== ENTRIES SHOWN ==

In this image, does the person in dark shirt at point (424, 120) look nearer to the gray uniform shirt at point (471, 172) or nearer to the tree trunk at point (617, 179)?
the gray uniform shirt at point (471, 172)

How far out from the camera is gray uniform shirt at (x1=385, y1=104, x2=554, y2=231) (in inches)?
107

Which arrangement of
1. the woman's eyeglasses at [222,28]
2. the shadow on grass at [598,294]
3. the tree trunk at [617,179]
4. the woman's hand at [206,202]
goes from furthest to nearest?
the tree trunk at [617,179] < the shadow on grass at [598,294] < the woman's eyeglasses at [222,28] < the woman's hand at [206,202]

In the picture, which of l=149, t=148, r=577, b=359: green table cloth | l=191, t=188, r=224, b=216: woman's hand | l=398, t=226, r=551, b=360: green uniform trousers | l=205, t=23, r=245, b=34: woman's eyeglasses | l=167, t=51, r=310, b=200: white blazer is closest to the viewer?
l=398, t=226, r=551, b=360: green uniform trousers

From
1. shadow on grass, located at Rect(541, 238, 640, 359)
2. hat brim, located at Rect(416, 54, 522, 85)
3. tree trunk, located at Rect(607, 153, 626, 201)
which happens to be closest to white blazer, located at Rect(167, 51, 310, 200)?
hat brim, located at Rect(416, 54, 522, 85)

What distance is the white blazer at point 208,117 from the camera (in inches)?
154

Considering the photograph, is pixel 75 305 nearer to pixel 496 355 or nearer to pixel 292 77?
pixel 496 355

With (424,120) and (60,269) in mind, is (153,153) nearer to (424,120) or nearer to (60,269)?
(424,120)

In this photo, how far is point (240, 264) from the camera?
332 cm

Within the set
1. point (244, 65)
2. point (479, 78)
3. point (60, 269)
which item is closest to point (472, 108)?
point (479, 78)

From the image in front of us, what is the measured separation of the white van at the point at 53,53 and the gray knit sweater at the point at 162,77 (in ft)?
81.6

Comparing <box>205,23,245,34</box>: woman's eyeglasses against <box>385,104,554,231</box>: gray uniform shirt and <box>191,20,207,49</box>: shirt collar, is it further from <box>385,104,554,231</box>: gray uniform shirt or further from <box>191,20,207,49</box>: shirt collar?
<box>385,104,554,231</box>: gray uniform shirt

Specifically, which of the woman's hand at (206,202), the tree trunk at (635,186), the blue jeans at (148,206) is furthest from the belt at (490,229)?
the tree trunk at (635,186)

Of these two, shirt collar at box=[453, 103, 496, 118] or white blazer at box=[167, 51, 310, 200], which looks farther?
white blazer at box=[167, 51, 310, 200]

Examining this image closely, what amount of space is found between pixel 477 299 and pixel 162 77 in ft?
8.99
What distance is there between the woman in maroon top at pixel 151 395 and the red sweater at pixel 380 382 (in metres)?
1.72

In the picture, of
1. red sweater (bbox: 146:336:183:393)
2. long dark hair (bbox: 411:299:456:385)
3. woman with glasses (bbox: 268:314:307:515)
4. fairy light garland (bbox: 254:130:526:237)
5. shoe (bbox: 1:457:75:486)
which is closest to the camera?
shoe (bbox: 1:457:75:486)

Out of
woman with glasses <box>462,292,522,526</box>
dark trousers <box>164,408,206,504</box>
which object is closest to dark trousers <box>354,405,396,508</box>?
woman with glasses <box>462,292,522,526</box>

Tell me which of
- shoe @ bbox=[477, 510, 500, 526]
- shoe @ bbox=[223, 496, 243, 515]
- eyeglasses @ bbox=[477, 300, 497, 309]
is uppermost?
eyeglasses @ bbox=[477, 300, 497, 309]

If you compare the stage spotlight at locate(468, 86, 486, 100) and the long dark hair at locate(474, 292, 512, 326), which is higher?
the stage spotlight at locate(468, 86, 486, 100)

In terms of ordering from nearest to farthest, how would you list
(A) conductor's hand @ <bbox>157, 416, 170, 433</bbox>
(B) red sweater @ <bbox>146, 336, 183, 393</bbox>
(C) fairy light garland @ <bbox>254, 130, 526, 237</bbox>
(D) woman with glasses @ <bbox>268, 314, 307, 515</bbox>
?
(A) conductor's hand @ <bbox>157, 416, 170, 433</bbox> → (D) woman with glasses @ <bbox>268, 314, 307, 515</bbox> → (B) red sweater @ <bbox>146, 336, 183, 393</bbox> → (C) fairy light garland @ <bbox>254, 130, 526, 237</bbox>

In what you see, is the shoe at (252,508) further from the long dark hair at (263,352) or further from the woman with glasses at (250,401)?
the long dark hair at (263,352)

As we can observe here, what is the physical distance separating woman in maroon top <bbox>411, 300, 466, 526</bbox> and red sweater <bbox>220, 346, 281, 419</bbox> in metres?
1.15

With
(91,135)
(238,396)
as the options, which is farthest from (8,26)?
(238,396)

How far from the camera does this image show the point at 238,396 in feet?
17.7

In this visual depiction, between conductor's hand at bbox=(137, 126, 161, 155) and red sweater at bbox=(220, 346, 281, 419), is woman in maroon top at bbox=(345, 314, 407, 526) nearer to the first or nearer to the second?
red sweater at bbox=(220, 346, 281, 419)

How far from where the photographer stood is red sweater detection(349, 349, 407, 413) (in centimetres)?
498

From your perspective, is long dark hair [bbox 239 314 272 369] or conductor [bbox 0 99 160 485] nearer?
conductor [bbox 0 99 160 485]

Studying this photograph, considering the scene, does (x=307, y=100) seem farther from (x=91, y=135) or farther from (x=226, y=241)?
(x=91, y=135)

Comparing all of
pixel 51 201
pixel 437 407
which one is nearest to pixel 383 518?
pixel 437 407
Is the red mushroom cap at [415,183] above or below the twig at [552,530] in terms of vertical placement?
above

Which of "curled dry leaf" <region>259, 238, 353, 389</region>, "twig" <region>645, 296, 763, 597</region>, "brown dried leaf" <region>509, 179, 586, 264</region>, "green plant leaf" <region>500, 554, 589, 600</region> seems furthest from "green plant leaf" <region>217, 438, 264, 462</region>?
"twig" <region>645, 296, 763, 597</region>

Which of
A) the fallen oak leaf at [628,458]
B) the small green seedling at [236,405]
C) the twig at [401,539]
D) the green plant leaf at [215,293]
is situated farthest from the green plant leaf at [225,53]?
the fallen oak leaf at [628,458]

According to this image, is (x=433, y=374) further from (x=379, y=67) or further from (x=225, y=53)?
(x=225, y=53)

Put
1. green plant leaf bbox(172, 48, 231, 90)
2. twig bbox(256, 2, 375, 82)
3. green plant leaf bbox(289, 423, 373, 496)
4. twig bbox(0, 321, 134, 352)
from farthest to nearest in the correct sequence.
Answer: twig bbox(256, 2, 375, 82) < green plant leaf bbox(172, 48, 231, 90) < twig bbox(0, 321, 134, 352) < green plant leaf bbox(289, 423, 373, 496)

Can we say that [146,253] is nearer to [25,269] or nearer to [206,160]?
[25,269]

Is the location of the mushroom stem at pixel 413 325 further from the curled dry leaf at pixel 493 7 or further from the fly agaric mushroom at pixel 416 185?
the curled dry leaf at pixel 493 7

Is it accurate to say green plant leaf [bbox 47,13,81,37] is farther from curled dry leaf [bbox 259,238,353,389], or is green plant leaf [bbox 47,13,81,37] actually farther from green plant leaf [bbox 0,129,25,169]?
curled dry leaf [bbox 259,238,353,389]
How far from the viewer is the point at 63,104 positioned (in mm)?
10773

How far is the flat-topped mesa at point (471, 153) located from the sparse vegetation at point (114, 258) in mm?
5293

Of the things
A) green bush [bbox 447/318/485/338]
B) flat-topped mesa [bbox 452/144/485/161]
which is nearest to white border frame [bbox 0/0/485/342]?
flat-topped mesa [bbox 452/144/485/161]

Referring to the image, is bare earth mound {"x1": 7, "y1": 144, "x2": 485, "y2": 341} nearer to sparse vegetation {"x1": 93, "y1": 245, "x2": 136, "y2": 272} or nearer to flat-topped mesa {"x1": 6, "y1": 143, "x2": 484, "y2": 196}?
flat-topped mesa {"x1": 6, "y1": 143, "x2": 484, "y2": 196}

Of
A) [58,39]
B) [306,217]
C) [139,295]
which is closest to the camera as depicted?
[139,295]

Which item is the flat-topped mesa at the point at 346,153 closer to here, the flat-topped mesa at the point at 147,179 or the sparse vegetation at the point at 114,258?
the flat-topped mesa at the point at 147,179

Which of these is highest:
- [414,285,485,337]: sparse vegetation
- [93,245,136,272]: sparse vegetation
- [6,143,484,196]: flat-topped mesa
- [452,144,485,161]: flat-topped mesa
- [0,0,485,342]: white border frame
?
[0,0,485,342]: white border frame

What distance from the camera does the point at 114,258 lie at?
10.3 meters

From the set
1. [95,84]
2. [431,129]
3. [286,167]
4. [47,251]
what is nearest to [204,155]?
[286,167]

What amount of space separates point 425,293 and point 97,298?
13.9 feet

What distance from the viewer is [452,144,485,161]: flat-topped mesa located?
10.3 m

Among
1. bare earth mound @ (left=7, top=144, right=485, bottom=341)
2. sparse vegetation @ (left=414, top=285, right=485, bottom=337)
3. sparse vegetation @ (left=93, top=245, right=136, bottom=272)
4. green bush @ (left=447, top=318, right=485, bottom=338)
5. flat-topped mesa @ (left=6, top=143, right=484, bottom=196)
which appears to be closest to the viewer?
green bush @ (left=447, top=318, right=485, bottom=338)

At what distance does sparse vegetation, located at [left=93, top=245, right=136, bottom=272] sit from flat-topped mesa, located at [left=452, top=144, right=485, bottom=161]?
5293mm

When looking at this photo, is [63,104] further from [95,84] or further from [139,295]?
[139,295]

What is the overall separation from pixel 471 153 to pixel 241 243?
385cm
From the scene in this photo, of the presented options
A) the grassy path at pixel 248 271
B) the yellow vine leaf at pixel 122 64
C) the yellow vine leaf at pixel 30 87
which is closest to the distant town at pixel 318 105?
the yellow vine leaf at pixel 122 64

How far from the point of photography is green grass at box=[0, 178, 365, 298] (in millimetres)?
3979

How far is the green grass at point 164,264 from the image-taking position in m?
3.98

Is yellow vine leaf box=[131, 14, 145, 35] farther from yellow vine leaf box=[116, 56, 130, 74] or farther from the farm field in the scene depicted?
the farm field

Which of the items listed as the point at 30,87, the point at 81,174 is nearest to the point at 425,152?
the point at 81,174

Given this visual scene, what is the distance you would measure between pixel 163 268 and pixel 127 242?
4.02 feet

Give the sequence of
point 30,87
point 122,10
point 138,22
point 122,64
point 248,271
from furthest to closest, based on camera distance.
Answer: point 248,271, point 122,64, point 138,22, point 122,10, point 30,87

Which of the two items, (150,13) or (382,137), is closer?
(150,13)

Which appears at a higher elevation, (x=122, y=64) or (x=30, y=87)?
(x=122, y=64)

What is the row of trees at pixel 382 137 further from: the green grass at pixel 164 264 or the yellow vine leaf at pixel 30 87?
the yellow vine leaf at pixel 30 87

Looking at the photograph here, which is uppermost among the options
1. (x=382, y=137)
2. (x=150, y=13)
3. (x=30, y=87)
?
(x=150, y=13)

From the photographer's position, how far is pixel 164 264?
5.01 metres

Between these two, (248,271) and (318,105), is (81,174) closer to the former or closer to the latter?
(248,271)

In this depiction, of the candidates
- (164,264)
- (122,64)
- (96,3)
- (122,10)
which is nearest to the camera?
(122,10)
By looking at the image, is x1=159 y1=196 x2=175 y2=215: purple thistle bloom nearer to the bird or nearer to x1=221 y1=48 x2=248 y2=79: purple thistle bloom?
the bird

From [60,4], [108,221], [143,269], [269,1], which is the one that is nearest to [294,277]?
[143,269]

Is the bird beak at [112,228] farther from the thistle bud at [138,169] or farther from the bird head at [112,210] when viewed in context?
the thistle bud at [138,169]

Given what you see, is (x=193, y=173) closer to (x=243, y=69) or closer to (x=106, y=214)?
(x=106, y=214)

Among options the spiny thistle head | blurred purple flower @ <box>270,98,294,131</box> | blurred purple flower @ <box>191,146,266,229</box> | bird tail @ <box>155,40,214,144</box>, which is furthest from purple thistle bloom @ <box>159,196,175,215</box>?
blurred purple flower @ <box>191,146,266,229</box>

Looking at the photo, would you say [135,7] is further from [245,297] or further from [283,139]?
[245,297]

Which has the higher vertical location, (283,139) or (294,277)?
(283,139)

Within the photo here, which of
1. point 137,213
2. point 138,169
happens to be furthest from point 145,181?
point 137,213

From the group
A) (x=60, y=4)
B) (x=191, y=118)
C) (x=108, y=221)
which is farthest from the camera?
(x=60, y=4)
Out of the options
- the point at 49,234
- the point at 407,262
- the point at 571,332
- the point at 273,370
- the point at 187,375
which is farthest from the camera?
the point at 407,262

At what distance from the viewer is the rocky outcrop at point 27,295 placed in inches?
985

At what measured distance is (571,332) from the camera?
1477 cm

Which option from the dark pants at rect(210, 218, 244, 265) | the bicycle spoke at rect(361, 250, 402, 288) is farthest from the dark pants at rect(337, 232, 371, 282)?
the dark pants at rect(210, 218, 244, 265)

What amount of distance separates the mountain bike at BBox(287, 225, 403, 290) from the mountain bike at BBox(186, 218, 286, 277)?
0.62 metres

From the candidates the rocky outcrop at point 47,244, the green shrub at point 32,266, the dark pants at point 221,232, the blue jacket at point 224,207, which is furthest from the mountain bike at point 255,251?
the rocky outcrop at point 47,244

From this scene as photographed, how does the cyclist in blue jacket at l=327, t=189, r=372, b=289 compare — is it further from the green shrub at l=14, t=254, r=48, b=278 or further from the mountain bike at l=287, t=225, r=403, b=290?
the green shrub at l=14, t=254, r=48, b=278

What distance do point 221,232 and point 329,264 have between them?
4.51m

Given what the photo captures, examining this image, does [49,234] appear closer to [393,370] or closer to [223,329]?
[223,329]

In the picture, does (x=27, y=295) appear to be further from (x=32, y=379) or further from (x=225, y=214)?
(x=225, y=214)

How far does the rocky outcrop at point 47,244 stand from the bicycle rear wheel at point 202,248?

===

_YOUR OBJECTIVE_. Return verbatim the stretch of items from the line containing "From this scene" through the last line of the items.

_TASK ANSWER_.
From this scene as photographed, how does the cyclist in blue jacket at l=327, t=189, r=372, b=289 compare — is it further from the green shrub at l=14, t=254, r=48, b=278 or further from the mountain bike at l=287, t=225, r=403, b=290?
the green shrub at l=14, t=254, r=48, b=278

What distance do point 221,232 and point 329,264 have between them?
4.51m

Given what the photo captures, examining this image, does [49,234] appear closer to [393,370] or closer to [223,329]?
[223,329]

In the picture, does (x=27, y=295) appear to be further from (x=32, y=379) or further from (x=225, y=214)?
(x=225, y=214)

How far does the rocky outcrop at point 47,244 stand from the bicycle rear wheel at point 202,248?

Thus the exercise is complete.